Additionally, there are a range of protection concerns for refugees in Mauritania. Some armed groups are recruiting in the camps and cultural practices relating to slavery still persist. Refugees are resisting efforts to provide assistance to individual heads of households and are requesting for assistance to be provided through elders. Access to education for refugees across the region is also patchy, and represents a lost opportunity. Ultimately it is also clear that refugees in Mauritania will not return until there is lasting, credible peace. Many have been refugees too many times over the last few decades to be easily convinced that the area is safe and secure.
The question of whether greater regional involvement in the military intervention would improve the situation was put to the panellists. David Gressly remarked that in contingency planning regional military involvement emerged as being likely to have very negative consequences but that it was hard to know what the actual consequences of any decision would be in the current conflict. Swift concurred, remarking that only the Chadian forces are trained for the conditions in Mali and that Nigerian forces have been implicated in serious human rights abuses in Northern Nigeria. If there was military intervention by West African troops, Boutin remarked that there were would be a clear role for the international community in issuing and enforcing clear directives on human rights as well as establishing protocols and coordination so that child soldiers are handled appropriately. The humanitarian community should be vocal in defining a protection of civilians mandate especially as it is likely that troops may commit violations as well. Lastly, humanitarians should advocate that troops should not to get involved in humanitarian assistance. Several panellists also agreed that human rights monitors – of which there are only two, located in Bamako, rather than the North – are too few to be effective.

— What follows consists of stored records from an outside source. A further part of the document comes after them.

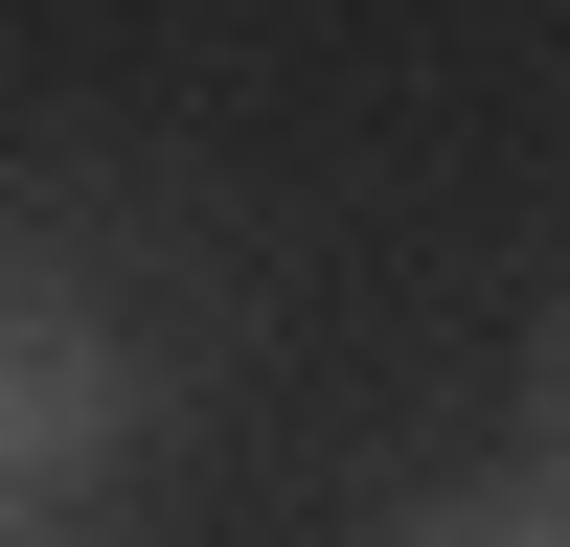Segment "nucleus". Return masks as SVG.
Masks as SVG:
<instances>
[{"instance_id":"obj_2","label":"nucleus","mask_w":570,"mask_h":547,"mask_svg":"<svg viewBox=\"0 0 570 547\" xmlns=\"http://www.w3.org/2000/svg\"><path fill=\"white\" fill-rule=\"evenodd\" d=\"M389 547H570V501H411Z\"/></svg>"},{"instance_id":"obj_3","label":"nucleus","mask_w":570,"mask_h":547,"mask_svg":"<svg viewBox=\"0 0 570 547\" xmlns=\"http://www.w3.org/2000/svg\"><path fill=\"white\" fill-rule=\"evenodd\" d=\"M548 434H570V342H548Z\"/></svg>"},{"instance_id":"obj_1","label":"nucleus","mask_w":570,"mask_h":547,"mask_svg":"<svg viewBox=\"0 0 570 547\" xmlns=\"http://www.w3.org/2000/svg\"><path fill=\"white\" fill-rule=\"evenodd\" d=\"M115 434H137L115 319H91V297H46V274H0V525H23V501H69Z\"/></svg>"},{"instance_id":"obj_4","label":"nucleus","mask_w":570,"mask_h":547,"mask_svg":"<svg viewBox=\"0 0 570 547\" xmlns=\"http://www.w3.org/2000/svg\"><path fill=\"white\" fill-rule=\"evenodd\" d=\"M0 547H23V525H0Z\"/></svg>"}]
</instances>
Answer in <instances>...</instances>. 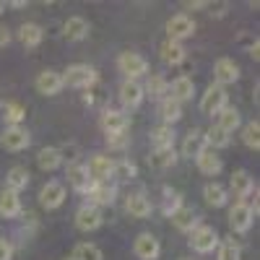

The discussion also covered communication with affected populations, which is currently carried out with mobile phones, but panellists noted that radios may be able to play larger role. External regional mediation was discouraged as being inappropriate as regional leaders could be seen as trying to manipulate actors on all sides for personal and economic reasons. The role of Malians themselves in these negotiations, including those who had been involved in previous peace deals, was underscored.
The discussion ended with cautions from the speakers about the fact that Mali was until recently portrayed as a development success, despite underlying disturbing trends. They also warned against a premature exit by the French troops who will be needed to address the security gap and prevent human rights abuses.